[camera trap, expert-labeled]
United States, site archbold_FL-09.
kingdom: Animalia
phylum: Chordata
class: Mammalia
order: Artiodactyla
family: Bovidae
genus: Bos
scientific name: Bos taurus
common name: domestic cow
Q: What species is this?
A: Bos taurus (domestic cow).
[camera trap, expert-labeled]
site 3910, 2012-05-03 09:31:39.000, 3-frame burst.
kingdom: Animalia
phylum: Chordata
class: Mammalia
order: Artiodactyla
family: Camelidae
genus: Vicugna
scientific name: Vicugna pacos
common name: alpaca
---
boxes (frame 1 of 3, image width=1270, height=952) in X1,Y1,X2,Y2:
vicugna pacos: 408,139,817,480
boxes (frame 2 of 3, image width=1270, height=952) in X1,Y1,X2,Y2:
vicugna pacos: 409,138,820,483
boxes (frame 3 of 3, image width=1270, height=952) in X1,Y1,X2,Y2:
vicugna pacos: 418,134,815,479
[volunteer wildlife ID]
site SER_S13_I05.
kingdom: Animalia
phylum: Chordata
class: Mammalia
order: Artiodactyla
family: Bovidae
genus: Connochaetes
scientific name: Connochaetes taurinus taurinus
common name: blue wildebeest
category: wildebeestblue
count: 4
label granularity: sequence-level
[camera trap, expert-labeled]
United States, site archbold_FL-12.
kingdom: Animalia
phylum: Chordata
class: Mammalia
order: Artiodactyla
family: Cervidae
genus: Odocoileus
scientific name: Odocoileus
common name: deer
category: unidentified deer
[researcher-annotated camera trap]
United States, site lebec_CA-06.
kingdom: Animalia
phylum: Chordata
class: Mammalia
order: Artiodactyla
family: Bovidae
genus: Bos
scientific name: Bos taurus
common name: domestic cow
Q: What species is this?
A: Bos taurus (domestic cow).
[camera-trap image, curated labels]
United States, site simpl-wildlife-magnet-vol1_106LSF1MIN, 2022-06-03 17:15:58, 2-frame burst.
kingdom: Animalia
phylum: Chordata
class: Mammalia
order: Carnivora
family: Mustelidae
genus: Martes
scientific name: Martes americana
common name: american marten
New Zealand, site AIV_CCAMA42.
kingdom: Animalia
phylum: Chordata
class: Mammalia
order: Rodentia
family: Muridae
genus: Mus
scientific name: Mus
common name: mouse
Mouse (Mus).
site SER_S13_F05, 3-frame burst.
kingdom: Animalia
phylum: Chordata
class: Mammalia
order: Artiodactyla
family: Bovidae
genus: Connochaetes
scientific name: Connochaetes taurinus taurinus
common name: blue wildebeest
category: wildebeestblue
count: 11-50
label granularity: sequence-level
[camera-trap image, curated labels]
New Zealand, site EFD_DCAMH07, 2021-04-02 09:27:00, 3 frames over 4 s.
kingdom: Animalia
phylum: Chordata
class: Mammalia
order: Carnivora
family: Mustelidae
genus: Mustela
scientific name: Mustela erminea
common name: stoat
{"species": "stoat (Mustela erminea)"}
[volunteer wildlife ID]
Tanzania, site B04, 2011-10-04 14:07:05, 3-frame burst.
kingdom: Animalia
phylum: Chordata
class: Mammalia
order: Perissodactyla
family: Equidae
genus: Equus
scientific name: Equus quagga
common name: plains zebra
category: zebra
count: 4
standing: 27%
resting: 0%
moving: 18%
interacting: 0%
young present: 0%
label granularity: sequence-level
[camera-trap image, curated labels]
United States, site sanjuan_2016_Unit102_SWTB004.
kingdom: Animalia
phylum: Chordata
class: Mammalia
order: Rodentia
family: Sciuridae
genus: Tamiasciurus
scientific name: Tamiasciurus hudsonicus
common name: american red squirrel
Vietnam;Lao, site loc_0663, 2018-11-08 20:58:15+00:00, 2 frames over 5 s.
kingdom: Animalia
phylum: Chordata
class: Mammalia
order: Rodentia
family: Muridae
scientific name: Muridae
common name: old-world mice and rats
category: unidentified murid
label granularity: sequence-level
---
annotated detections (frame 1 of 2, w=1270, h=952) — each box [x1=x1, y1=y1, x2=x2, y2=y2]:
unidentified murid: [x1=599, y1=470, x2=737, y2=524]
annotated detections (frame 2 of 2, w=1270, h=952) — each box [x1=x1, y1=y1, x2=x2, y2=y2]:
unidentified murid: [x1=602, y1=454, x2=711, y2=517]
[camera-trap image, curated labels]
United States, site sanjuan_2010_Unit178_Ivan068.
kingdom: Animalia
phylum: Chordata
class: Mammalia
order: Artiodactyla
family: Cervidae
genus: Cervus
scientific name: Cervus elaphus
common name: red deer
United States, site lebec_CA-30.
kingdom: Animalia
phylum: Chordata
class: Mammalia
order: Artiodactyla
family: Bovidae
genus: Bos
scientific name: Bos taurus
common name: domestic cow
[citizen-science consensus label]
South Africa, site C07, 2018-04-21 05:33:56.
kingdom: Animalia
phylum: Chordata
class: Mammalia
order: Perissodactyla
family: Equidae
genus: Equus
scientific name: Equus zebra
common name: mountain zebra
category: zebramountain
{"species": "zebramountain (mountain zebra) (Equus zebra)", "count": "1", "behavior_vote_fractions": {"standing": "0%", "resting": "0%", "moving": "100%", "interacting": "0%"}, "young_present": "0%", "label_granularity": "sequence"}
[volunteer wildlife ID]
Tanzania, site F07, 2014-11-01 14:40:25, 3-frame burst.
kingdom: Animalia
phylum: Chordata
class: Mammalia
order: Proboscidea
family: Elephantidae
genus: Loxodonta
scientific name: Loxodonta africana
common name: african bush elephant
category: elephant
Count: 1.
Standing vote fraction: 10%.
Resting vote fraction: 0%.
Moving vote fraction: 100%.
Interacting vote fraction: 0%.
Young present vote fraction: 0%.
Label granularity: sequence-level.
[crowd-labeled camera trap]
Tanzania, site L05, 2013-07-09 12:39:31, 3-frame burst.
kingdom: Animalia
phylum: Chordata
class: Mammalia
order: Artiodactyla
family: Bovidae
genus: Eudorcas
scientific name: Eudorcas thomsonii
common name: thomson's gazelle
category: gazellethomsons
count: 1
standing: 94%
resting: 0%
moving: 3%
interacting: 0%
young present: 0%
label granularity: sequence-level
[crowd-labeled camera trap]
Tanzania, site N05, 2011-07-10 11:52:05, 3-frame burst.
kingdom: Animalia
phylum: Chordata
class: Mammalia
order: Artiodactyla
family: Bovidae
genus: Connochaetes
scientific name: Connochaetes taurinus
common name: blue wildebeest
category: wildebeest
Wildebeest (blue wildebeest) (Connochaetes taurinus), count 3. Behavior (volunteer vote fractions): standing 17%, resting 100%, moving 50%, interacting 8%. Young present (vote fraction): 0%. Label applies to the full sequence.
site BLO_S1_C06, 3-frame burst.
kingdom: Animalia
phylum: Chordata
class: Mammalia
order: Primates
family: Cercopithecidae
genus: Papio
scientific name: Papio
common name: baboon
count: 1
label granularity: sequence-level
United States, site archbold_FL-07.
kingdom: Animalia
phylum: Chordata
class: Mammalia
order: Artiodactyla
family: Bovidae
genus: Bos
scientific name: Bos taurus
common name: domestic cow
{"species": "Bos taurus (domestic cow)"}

────

▶ **AIM OF THE TASK**: Word for word, repeat every entry listed above.

▶ **ANSWER**:
[camera trap, expert-labeled]
United States, site archbold_FL-09.
kingdom: Animalia
phylum: Chordata
class: Mammalia
order: Artiodactyla
family: Bovidae
genus: Bos
scientific name: Bos taurus
common name: domestic cow
Q: What species is this?
A: Bos taurus (domestic cow).
[camera trap, expert-labeled]
site 3910, 2012-05-03 09:31:39.000, 3-frame burst.
kingdom: Animalia
phylum: Chordata
class: Mammalia
order: Artiodactyla
family: Camelidae
genus: Vicugna
scientific name: Vicugna pacos
common name: alpaca
---
boxes (frame 1 of 3, image width=1270, height=952) in X1,Y1,X2,Y2:
vicugna pacos: 408,139,817,480
boxes (frame 2 of 3, image width=1270, height=952) in X1,Y1,X2,Y2:
vicugna pacos: 409,138,820,483
boxes (frame 3 of 3, image width=1270, height=952) in X1,Y1,X2,Y2:
vicugna pacos: 418,134,815,479
[volunteer wildlife ID]
site SER_S13_I05.
kingdom: Animalia
phylum: Chordata
class: Mammalia
order: Artiodactyla
family: Bovidae
genus: Connochaetes
scientific name: Connochaetes taurinus taurinus
common name: blue wildebeest
category: wildebeestblue
count: 4
label granularity: sequence-level
[camera trap, expert-labeled]
United States, site archbold_FL-12.
kingdom: Animalia
phylum: Chordata
class: Mammalia
order: Artiodactyla
family: Cervidae
genus: Odocoileus
scientific name: Odocoileus
common name: deer
category: unidentified deer
[researcher-annotated camera trap]
United States, site lebec_CA-06.
kingdom: Animalia
phylum: Chordata
class: Mammalia
order: Artiodactyla
family: Bovidae
genus: Bos
scientific name: Bos taurus
common name: domestic cow
Q: What species is this?
A: Bos taurus (domestic cow).
[camera-trap image, curated labels]
United States, site simpl-wildlife-magnet-vol1_106LSF1MIN, 2022-06-03 17:15:58, 2-frame burst.
kingdom: Animalia
phylum: Chordata
class: Mammalia
order: Carnivora
family: Mustelidae
genus: Martes
scientific name: Martes americana
common name: american marten
New Zealand, site AIV_CCAMA42.
kingdom: Animalia
phylum: Chordata
class: Mammalia
order: Rodentia
family: Muridae
genus: Mus
scientific name: Mus
common name: mouse
Mouse (Mus).
site SER_S13_F05, 3-frame burst.
kingdom: Animalia
phylum: Chordata
class: Mammalia
order: Artiodactyla
family: Bovidae
genus: Connochaetes
scientific name: Connochaetes taurinus taurinus
common name: blue wildebeest
category: wildebeestblue
count: 11-50
label granularity: sequence-level
[camera-trap image, curated labels]
New Zealand, site EFD_DCAMH07, 2021-04-02 09:27:00, 3 frames over 4 s.
kingdom: Animalia
phylum: Chordata
class: Mammalia
order: Carnivora
family: Mustelidae
genus: Mustela
scientific name: Mustela erminea
common name: stoat
{"species": "stoat (Mustela erminea)"}
[volunteer wildlife ID]
Tanzania, site B04, 2011-10-04 14:07:05, 3-frame burst.
kingdom: Animalia
phylum: Chordata
class: Mammalia
order: Perissodactyla
family: Equidae
genus: Equus
scientific name: Equus quagga
common name: plains zebra
category: zebra
count: 4
standing: 27%
resting: 0%
moving: 18%
interacting: 0%
young present: 0%
label granularity: sequence-level
[camera-trap image, curated labels]
United States, site sanjuan_2016_Unit102_SWTB004.
kingdom: Animalia
phylum: Chordata
class: Mammalia
order: Rodentia
family: Sciuridae
genus: Tamiasciurus
scientific name: Tamiasciurus hudsonicus
common name: american red squirrel
Vietnam;Lao, site loc_0663, 2018-11-08 20:58:15+00:00, 2 frames over 5 s.
kingdom: Animalia
phylum: Chordata
class: Mammalia
order: Rodentia
family: Muridae
scientific name: Muridae
common name: old-world mice and rats
category: unidentified murid
label granularity: sequence-level
---
annotated detections (frame 1 of 2, w=1270, h=952) — each box [x1=x1, y1=y1, x2=x2, y2=y2]:
unidentified murid: [x1=599, y1=470, x2=737, y2=524]
annotated detections (frame 2 of 2, w=1270, h=952) — each box [x1=x1, y1=y1, x2=x2, y2=y2]:
unidentified murid: [x1=602, y1=454, x2=711, y2=517]
[camera-trap image, curated labels]
United States, site sanjuan_2010_Unit178_Ivan068.
kingdom: Animalia
phylum: Chordata
class: Mammalia
order: Artiodactyla
family: Cervidae
genus: Cervus
scientific name: Cervus elaphus
common name: red deer
United States, site lebec_CA-30.
kingdom: Animalia
phylum: Chordata
class: Mammalia
order: Artiodactyla
family: Bovidae
genus: Bos
scientific name: Bos taurus
common name: domestic cow
[citizen-science consensus label]
South Africa, site C07, 2018-04-21 05:33:56.
kingdom: Animalia
phylum: Chordata
class: Mammalia
order: Perissodactyla
family: Equidae
genus: Equus
scientific name: Equus zebra
common name: mountain zebra
category: zebramountain
{"species": "zebramountain (mountain zebra) (Equus zebra)", "count": "1", "behavior_vote_fractions": {"standing": "0%", "resting": "0%", "moving": "100%", "interacting": "0%"}, "young_present": "0%", "label_granularity": "sequence"}
[volunteer wildlife ID]
Tanzania, site F07, 2014-11-01 14:40:25, 3-frame burst.
kingdom: Animalia
phylum: Chordata
class: Mammalia
order: Proboscidea
family: Elephantidae
genus: Loxodonta
scientific name: Loxodonta africana
common name: african bush elephant
category: elephant
Count: 1.
Standing vote fraction: 10%.
Resting vote fraction: 0%.
Moving vote fraction: 100%.
Interacting vote fraction: 0%.
Young present vote fraction: 0%.
Label granularity: sequence-level.
[crowd-labeled camera trap]
Tanzania, site L05, 2013-07-09 12:39:31, 3-frame burst.
kingdom: Animalia
phylum: Chordata
class: Mammalia
order: Artiodactyla
family: Bovidae
genus: Eudorcas
scientific name: Eudorcas thomsonii
common name: thomson's gazelle
category: gazellethomsons
count: 1
standing: 94%
resting: 0%
moving: 3%
interacting: 0%
young present: 0%
label granularity: sequence-level
[crowd-labeled camera trap]
Tanzania, site N05, 2011-07-10 11:52:05, 3-frame burst.
kingdom: Animalia
phylum: Chordata
class: Mammalia
order: Artiodactyla
family: Bovidae
genus: Connochaetes
scientific name: Connochaetes taurinus
common name: blue wildebeest
category: wildebeest
Wildebeest (blue wildebeest) (Connochaetes taurinus), count 3. Behavior (volunteer vote fractions): standing 17%, resting 100%, moving 50%, interacting 8%. Young present (vote fraction): 0%. Label applies to the full sequence.
site BLO_S1_C06, 3-frame burst.
kingdom: Animalia
phylum: Chordata
class: Mammalia
order: Primates
family: Cercopithecidae
genus: Papio
scientific name: Papio
common name: baboon
count: 1
label granularity: sequence-level
United States, site archbold_FL-07.
kingdom: Animalia
phylum: Chordata
class: Mammalia
order: Artiodactyla
family: Bovidae
genus: Bos
scientific name: Bos taurus
common name: domestic cow
{"species": "Bos taurus (domestic cow)"}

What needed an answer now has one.